The scheme will cover two-thirds of costs up to £5,000 per household, with those on low incomes being able to claim for the full amount of the work up to £10,000.
It will open in September and property owners will be able to apply online. Once a quote for home improvement works is provided, the government will issue the voucher.
How will the stamp duty holiday affect me?
The threshold to which stamp duty kicks in has been raised with immediate effect from £125,000 to £500,000 until 31 March 2021.
Stamp duty is a tax we pay when we buy a property and works on a sliding scale – the more expensive the home, the higher the percentage of stamp duty owed.
The raised threshold only applies in England and Northern Ireland and the government estimates that it will lead to nearly nine out of every 10 people getting on or moving up the ladder paying no stamp duty at all.

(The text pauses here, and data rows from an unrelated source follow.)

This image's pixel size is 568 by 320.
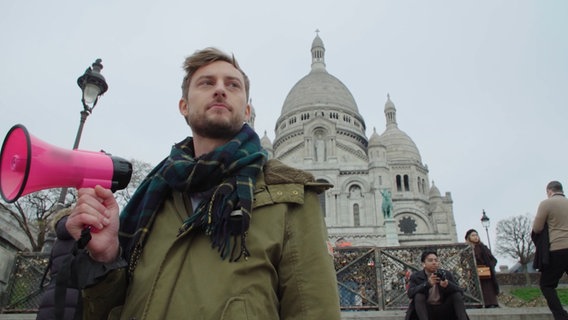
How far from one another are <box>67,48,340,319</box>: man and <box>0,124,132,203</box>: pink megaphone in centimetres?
9


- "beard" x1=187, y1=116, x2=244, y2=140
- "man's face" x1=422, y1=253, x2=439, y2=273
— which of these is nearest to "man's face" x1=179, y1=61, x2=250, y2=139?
"beard" x1=187, y1=116, x2=244, y2=140

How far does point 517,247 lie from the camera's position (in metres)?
48.0

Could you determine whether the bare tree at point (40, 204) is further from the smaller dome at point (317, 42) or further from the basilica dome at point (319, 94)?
the smaller dome at point (317, 42)

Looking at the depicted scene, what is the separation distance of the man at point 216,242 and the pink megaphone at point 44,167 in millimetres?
92

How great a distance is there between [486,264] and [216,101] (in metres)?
7.63

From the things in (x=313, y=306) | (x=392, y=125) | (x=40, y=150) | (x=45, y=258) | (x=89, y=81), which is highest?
(x=392, y=125)

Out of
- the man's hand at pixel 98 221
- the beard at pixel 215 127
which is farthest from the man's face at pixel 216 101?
the man's hand at pixel 98 221

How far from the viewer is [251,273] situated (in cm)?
184

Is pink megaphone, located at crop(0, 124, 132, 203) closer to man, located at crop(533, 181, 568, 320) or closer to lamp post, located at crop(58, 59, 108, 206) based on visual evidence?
man, located at crop(533, 181, 568, 320)

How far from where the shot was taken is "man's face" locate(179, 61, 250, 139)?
224 centimetres

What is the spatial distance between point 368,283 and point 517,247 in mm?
47594

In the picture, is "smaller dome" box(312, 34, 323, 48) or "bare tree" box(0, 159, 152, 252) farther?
"smaller dome" box(312, 34, 323, 48)

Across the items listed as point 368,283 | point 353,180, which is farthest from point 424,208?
point 368,283

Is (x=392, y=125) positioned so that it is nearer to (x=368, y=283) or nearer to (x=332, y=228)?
(x=332, y=228)
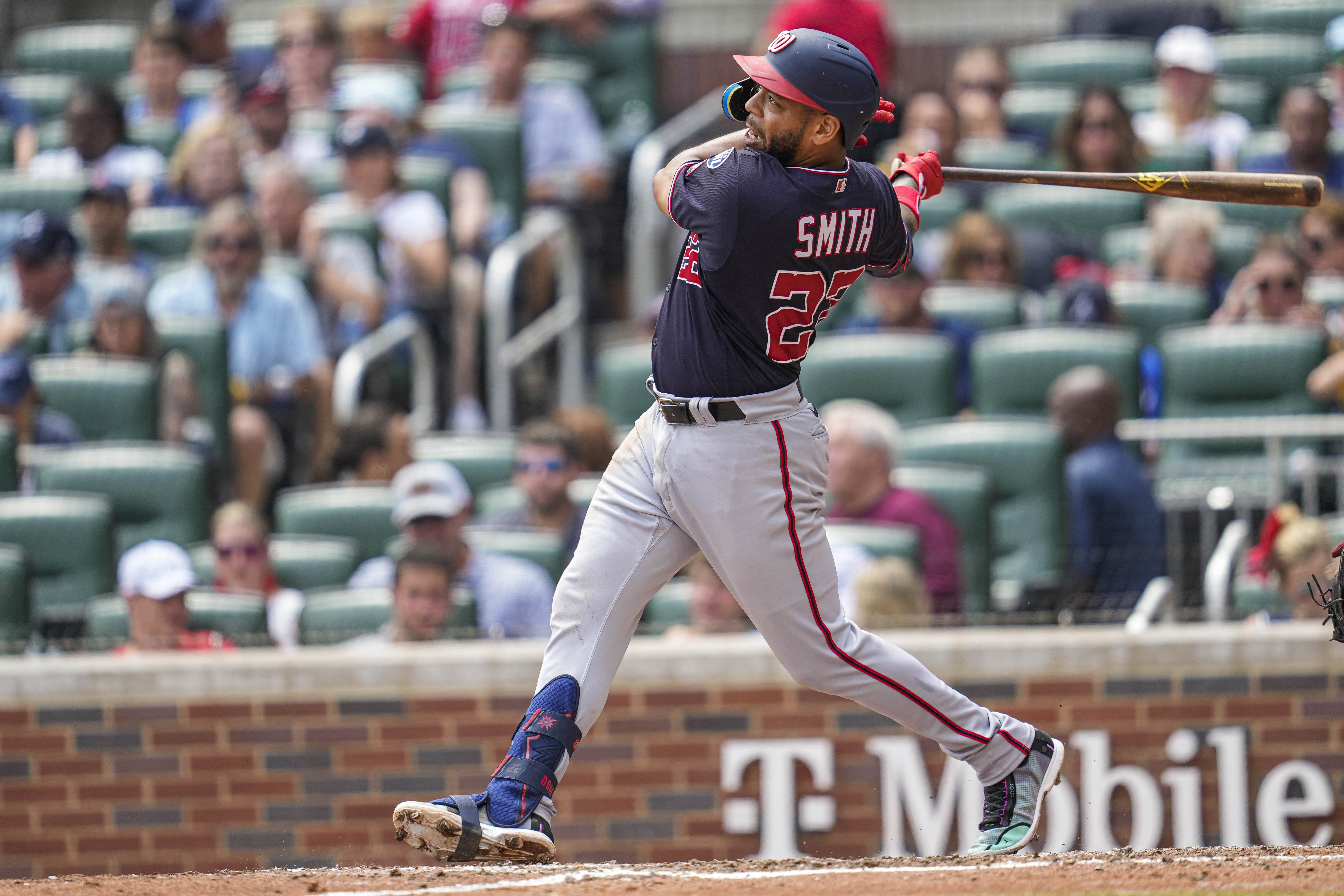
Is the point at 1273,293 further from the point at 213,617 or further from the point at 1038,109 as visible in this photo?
the point at 213,617

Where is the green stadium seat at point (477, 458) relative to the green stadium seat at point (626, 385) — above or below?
below

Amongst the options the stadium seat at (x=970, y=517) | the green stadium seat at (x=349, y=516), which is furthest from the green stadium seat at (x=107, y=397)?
the stadium seat at (x=970, y=517)

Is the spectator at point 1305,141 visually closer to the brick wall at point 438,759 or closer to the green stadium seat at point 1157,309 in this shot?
the green stadium seat at point 1157,309

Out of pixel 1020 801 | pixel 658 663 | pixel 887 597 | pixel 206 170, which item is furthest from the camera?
pixel 206 170

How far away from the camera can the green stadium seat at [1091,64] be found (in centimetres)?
933

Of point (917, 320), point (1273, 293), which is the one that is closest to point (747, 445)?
point (917, 320)

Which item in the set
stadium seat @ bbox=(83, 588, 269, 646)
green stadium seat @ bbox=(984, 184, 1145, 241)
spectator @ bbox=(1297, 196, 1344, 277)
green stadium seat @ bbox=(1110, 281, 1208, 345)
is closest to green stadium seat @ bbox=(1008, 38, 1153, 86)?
green stadium seat @ bbox=(984, 184, 1145, 241)

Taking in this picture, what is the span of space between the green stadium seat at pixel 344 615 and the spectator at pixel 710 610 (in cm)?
93

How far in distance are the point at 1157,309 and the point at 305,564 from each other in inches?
139

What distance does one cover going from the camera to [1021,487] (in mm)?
5980

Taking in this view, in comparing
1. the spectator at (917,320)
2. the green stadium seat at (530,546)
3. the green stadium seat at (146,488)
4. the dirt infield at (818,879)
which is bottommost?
the dirt infield at (818,879)

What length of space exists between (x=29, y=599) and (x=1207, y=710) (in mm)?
3769

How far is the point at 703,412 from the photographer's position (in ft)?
11.4

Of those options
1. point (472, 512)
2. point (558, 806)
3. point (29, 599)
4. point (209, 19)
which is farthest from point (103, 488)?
point (209, 19)
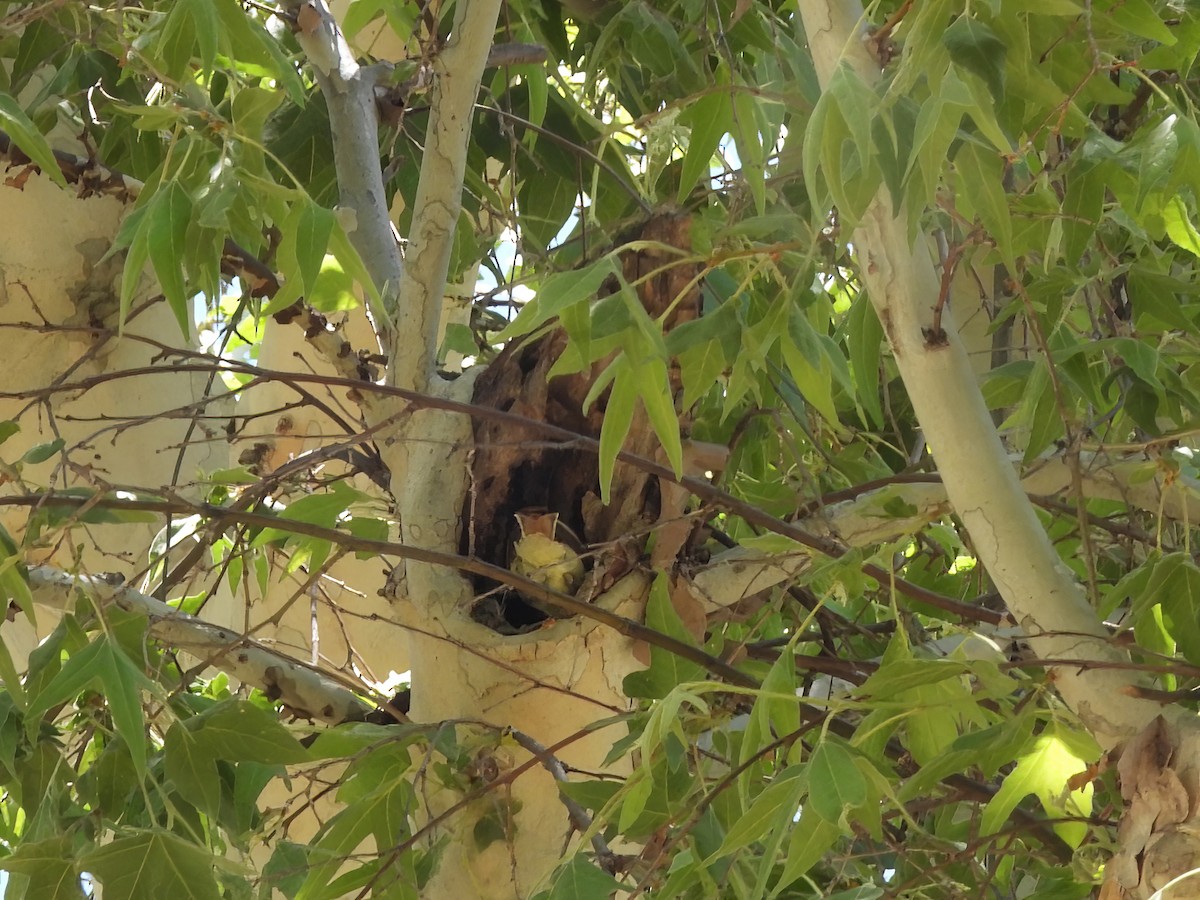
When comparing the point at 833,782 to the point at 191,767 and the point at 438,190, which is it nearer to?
the point at 191,767

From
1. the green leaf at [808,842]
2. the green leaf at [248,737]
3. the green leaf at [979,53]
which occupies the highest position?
the green leaf at [979,53]

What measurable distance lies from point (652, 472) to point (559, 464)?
14 centimetres

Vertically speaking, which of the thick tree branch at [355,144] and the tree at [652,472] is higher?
the thick tree branch at [355,144]

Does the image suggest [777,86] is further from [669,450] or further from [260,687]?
[260,687]

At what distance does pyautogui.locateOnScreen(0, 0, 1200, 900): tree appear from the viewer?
0.62 m

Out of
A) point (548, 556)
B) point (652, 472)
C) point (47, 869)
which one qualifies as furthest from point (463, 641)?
point (47, 869)

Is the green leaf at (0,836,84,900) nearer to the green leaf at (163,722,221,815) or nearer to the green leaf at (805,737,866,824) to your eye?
the green leaf at (163,722,221,815)

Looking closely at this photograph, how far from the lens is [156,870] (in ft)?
2.34

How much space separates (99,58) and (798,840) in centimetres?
102

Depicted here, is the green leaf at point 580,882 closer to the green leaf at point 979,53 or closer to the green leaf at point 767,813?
the green leaf at point 767,813

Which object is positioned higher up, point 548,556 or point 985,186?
point 985,186

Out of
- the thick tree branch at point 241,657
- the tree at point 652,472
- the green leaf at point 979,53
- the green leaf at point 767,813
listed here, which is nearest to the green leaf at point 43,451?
the tree at point 652,472

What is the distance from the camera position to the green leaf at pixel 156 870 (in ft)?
2.33

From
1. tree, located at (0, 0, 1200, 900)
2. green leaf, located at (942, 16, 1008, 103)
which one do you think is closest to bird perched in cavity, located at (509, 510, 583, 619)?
tree, located at (0, 0, 1200, 900)
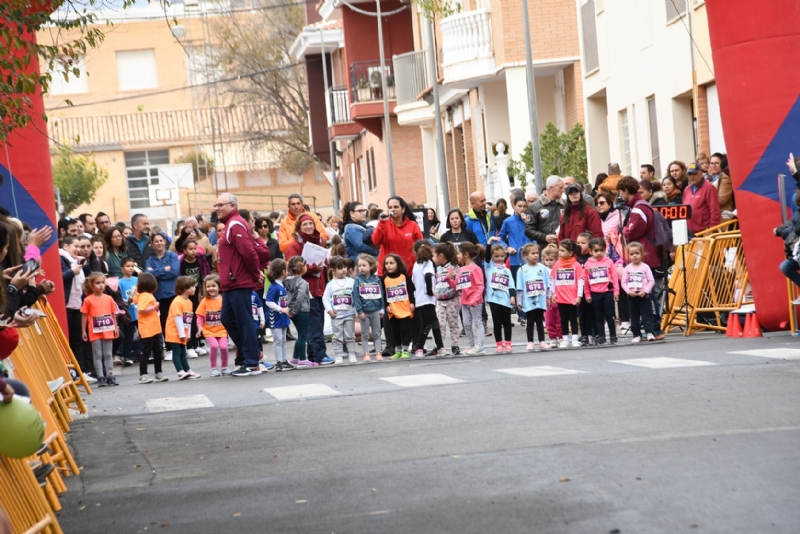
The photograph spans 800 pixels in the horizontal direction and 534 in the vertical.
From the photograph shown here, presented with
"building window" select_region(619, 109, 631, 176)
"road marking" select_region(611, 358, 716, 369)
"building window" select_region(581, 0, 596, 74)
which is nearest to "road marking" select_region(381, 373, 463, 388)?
"road marking" select_region(611, 358, 716, 369)

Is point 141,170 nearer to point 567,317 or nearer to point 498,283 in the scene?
point 498,283

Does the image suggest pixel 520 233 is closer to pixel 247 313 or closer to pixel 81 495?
pixel 247 313

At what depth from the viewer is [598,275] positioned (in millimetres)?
17188

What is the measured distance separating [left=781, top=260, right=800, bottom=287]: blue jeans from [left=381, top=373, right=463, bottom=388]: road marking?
3.92 meters

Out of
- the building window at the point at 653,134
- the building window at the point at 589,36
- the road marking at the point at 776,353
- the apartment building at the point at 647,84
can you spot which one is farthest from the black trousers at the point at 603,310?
the building window at the point at 589,36

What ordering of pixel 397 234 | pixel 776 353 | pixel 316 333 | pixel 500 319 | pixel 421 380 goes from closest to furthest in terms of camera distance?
pixel 776 353 < pixel 421 380 < pixel 500 319 < pixel 316 333 < pixel 397 234

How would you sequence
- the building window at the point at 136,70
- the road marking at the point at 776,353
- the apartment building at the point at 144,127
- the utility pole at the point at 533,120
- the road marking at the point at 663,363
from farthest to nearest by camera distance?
the building window at the point at 136,70, the apartment building at the point at 144,127, the utility pole at the point at 533,120, the road marking at the point at 776,353, the road marking at the point at 663,363

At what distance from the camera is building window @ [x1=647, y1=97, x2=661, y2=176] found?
30125 millimetres

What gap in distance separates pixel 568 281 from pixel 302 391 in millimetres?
4531

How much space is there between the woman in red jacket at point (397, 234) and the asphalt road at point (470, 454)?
4.49 meters

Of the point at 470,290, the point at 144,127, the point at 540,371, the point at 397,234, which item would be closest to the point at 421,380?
the point at 540,371

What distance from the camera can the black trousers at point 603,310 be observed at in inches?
677

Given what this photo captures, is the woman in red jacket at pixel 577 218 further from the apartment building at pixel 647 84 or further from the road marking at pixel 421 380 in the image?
the apartment building at pixel 647 84

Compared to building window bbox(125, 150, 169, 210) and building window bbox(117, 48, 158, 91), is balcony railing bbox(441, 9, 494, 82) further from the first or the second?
building window bbox(117, 48, 158, 91)
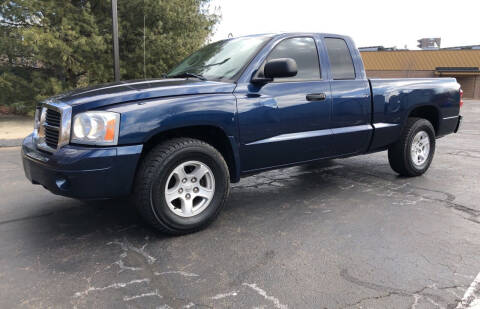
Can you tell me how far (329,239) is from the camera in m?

It is designed to help increase confidence with buyers, sellers and those prepared to invest in property. The stamp duty holiday does not apply in Scotland or Wales.
To learn more about stamp duty read MoneySuperMarket’s guide.
Can my landlord evict me if I can’t pay rent?
If you are renting in England and Wales, your landlord will not be able to evict you until 23 August, even if you have not been able to pay your rent. You will also be protected by a three-month notice period for evictions which lasts until the end of September.
If you are renting in Scotland, your landlord will need to give six months' notice before starting an eviction. And in Northern Ireland, it's 12 weeks' notice.
If you are still struggling after that point, your landlord will be required to work with you to draw up a payment plan.
Note that landlords with buy-to-let mortgages also qualify for the three-month payment holiday. And while there is no legal obligation to pass on the cost saving to the tenant, there is a strong moral one – tenants who are struggling financially due to coronavirus have a strong case.
The housing charity Shelter has more information on renting and coronavirus here.
Can I get help if I can’t afford my bills?
The major broadband and mobile service providers have agreed a set of temporary measures to offer fair help and support if you’re worried about paying.
They are also removing data allowance caps on fixed broadband services and releasing generous temporary packages for mobile customers. They will offer alternatives if priority repairs to fixed broadband and landlines cannot be carried out.
Is switching broadband still possible?
Yes, although there may be a delay if you are a Virgin Media or cable customer and require a BT engineer to visit to make the switch.
Otherwise, networks are saying they have the capacity to conduct switches as normal – including upgrading to a faster package.
Switching should take two hours, though in some cases it can be longer.
How does the new ‘Eat Out to Help Out’ discount scheme work?
The scheme gives diners a 50% reduction on their bill for sit-down meals in cafes, restaurants and pubs across the UK from Monday to Wednesday every week throughout August 2020.
Every diner will be entitled to a 50% discount of up to £10 per head on their orders at any participating outlet and it can be used unlimited times.
Firms wishing to participate in the scheme will need to apply to the government.
How will I benefit from the cut in VAT?
The government estimates that cutting VAT on most tourism and hospitality-related activities, such as food, accommodation and attractions, will save UK households around £160 per year on average.
The rate of VAT will be cut from 20% to 5% until 12 January, 2021.